An attacker can inject malicious SQL code through this parameter, such as using a UNION SELECT statement to extract sensitive information like the database name.
How can this vulnerability impact me? :
This SQL injection vulnerability allows an attacker to execute arbitrary SQL commands on the database.
- It can lead to leakage of sensitive data stored in the database.
- It may enable further compromise of the system by manipulating or deleting data.
- Attackers could potentially gain unauthorized access to administrative functions or other restricted data.
How can this vulnerability be detected on my network or system? Can you suggest some commands?
This SQL Injection vulnerability can be detected by sending crafted HTTP requests to the vulnerable endpoint and observing the response for SQL errors or unexpected data leakage.
Specifically, you can test the `/librarysystem/load_admin.php` endpoint by injecting SQL payloads into the `admin_id` parameter.

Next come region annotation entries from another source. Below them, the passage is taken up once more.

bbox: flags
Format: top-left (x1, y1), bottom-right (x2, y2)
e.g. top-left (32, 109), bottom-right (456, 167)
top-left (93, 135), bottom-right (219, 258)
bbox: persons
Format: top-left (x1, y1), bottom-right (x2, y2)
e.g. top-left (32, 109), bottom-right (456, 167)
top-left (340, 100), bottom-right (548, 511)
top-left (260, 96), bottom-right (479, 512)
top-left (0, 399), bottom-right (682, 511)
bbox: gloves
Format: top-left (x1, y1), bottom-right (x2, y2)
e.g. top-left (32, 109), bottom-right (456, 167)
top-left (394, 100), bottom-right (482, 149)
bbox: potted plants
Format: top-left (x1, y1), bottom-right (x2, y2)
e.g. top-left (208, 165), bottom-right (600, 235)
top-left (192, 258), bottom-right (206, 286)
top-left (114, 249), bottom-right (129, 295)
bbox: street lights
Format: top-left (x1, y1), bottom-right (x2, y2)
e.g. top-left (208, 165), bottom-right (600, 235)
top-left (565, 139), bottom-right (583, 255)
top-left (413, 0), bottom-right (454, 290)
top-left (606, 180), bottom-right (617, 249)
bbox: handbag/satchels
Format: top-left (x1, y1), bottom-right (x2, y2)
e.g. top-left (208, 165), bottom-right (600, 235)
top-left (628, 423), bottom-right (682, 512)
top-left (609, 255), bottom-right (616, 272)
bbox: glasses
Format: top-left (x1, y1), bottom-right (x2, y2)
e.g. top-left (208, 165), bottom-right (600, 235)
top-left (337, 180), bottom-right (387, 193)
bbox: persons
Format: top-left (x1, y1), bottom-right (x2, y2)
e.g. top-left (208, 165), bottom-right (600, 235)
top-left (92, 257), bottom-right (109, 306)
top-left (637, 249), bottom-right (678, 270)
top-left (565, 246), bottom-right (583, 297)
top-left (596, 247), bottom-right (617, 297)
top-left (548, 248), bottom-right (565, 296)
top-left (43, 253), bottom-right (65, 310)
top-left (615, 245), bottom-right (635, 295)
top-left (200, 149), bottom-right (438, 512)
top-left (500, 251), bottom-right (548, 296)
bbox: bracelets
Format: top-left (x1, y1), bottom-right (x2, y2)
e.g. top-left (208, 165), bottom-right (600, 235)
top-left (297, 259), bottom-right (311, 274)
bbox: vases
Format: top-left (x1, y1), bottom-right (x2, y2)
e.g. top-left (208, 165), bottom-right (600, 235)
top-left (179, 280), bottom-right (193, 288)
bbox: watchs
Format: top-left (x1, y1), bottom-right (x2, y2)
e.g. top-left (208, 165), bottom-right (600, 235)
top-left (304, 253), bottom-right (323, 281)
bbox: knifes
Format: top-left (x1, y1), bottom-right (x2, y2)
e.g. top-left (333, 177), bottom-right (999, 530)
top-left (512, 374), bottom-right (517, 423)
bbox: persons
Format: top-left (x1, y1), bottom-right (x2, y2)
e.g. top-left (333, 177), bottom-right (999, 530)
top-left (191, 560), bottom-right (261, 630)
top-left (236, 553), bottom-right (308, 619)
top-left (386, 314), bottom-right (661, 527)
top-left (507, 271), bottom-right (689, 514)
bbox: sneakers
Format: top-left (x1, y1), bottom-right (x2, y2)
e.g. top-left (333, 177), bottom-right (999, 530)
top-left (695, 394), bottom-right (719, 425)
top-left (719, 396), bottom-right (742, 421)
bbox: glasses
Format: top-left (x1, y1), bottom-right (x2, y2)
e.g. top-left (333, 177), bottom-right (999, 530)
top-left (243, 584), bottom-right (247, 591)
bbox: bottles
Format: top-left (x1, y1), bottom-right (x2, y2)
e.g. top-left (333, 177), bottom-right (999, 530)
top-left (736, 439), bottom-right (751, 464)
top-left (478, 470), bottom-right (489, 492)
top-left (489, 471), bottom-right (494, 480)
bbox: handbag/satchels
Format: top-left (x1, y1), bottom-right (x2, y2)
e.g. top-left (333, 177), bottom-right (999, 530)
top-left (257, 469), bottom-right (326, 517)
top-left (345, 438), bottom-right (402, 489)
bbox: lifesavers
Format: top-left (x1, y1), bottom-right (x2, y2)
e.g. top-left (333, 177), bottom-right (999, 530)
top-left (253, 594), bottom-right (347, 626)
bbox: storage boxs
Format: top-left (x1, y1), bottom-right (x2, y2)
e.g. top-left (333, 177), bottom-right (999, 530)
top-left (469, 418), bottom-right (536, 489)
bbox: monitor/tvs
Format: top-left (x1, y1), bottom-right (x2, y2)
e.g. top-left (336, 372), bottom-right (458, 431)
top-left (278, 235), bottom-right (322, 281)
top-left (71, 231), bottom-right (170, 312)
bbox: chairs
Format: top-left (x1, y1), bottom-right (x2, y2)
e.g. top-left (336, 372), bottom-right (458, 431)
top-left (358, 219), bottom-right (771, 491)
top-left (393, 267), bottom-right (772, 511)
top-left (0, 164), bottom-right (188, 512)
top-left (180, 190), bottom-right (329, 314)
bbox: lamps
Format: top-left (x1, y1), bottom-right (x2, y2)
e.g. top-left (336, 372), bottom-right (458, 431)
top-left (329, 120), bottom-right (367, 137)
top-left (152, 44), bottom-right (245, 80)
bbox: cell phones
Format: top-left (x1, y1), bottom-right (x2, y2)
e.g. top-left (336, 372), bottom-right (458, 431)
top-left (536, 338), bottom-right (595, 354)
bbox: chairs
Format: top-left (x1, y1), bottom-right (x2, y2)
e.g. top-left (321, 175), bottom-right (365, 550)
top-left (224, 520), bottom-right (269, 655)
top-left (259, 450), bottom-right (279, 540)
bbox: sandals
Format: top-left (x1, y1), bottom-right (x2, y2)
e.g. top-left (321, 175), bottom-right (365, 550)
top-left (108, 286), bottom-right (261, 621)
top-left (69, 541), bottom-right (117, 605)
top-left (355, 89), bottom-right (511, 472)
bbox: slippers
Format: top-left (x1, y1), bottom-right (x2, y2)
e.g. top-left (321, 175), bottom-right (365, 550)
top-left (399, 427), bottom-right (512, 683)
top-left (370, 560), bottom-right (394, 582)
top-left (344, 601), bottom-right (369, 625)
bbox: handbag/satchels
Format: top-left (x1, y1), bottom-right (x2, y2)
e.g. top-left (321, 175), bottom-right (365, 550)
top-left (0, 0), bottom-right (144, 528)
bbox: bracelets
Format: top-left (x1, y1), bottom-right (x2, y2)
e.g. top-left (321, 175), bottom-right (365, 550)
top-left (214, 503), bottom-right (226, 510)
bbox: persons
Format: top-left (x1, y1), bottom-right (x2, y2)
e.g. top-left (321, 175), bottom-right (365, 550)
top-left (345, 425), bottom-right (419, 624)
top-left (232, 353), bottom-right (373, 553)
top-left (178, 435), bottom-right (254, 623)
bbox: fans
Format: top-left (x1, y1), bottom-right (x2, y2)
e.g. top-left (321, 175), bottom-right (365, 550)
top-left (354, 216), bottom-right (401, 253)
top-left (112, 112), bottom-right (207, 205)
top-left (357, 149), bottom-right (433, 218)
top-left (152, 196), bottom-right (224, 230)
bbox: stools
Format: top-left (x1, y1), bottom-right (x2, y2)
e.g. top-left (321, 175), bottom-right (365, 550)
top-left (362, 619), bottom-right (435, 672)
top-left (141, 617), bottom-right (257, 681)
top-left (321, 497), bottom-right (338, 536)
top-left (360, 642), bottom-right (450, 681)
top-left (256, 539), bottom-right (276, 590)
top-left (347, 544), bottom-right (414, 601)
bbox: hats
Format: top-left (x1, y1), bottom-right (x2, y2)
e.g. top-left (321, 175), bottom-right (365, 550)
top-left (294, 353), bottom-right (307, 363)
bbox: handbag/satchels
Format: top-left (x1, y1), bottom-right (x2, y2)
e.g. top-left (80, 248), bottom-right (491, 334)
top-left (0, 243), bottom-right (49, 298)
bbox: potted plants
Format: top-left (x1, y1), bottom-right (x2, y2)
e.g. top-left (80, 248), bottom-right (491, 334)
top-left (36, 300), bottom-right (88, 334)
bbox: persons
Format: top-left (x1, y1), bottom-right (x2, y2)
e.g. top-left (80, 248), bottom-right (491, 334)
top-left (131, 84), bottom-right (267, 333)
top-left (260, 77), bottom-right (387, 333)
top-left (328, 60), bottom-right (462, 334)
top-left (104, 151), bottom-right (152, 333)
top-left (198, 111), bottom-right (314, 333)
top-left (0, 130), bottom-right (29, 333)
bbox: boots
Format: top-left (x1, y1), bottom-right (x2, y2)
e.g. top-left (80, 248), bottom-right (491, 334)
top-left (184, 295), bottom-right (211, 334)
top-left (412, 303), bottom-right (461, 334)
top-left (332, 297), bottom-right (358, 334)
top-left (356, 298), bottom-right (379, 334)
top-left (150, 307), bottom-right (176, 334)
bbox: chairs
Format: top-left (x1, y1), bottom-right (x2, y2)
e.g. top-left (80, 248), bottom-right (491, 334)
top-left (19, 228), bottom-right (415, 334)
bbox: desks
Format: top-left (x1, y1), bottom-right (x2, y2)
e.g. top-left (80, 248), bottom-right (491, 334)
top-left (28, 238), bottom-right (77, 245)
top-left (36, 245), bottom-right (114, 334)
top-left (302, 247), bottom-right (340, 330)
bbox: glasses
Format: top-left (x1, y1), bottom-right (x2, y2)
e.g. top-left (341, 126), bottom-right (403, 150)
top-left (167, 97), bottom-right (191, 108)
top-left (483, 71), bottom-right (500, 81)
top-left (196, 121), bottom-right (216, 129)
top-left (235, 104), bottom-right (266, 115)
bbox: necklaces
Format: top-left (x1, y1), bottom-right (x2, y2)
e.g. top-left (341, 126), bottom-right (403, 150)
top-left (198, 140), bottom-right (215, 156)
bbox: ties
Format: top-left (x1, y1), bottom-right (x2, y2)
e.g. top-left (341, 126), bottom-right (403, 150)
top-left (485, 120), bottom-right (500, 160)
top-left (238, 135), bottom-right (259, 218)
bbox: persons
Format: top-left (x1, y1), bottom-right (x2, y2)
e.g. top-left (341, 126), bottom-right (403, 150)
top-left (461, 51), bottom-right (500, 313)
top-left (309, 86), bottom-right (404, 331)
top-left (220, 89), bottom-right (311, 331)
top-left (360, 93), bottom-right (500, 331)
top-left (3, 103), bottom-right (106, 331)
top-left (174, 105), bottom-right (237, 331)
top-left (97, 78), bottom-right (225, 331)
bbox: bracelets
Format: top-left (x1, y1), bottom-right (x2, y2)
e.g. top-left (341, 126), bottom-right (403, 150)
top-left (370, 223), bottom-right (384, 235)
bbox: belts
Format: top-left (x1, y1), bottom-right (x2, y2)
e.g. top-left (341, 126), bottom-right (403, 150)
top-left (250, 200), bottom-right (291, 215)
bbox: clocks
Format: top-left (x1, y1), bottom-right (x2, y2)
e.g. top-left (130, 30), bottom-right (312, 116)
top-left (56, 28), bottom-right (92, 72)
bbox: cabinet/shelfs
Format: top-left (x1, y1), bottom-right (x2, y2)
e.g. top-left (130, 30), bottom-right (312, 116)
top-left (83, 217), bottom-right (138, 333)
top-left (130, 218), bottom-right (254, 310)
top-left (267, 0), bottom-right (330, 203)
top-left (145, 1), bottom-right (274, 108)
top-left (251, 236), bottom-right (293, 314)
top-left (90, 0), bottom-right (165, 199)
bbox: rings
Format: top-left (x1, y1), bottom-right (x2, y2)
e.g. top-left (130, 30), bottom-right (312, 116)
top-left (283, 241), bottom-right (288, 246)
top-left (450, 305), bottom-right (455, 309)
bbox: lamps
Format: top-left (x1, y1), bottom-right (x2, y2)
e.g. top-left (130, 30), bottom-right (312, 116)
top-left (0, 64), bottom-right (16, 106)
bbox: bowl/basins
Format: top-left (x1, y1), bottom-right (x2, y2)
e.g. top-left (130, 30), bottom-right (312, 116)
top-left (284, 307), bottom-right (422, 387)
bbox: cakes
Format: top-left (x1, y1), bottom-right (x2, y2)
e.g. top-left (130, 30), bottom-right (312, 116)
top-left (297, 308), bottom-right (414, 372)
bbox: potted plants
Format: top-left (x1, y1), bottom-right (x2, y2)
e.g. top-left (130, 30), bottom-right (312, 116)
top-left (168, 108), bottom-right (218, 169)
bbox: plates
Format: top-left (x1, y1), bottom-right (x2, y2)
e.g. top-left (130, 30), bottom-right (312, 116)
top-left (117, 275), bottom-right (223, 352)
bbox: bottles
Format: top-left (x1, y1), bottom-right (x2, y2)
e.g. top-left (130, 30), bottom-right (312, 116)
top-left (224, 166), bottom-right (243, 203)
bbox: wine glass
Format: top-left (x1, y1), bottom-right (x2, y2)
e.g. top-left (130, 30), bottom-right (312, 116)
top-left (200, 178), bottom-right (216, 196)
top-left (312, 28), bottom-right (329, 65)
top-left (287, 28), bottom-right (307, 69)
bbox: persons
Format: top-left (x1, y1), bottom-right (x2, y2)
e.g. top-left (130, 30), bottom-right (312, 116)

An example command using curl to test this vulnerability is:
- curl "http://<target>/librarysystem/load_admin.php?admin_id=-1' union select 1,database(),3,4,5,6--+"
If the response contains the database name or SQL error messages, it indicates the presence of the SQL Injection vulnerability.
How does this vulnerability affect compliance with common standards and regulations (like GDPR, HIPAA)?:
The SQL injection vulnerability in Sourcecodester Basic Library System v1.0 allows attackers to execute arbitrary SQL commands and potentially leak sensitive database information.
Such unauthorized access and data leakage can lead to violations of data protection regulations like GDPR and HIPAA, which require safeguarding personal and sensitive information against unauthorized access.
Therefore, this vulnerability negatively impacts compliance with these common standards and regulations by exposing sensitive data to attackers.
What immediate steps should I take to mitigate this vulnerability?
To mitigate the SQL injection vulnerability in /librarysystem/load_admin.php, immediately implement proper input validation and sanitization on the admin_id parameter to prevent malicious SQL code execution.
Use prepared statements or parameterized queries instead of directly embedding user input into SQL queries.
Restrict database permissions to limit the impact of a potential injection.
Monitor and review logs for suspicious activity targeting the admin_id parameter.
If possible, temporarily disable or restrict access to the vulnerable endpoint until a proper patch or fix is applied.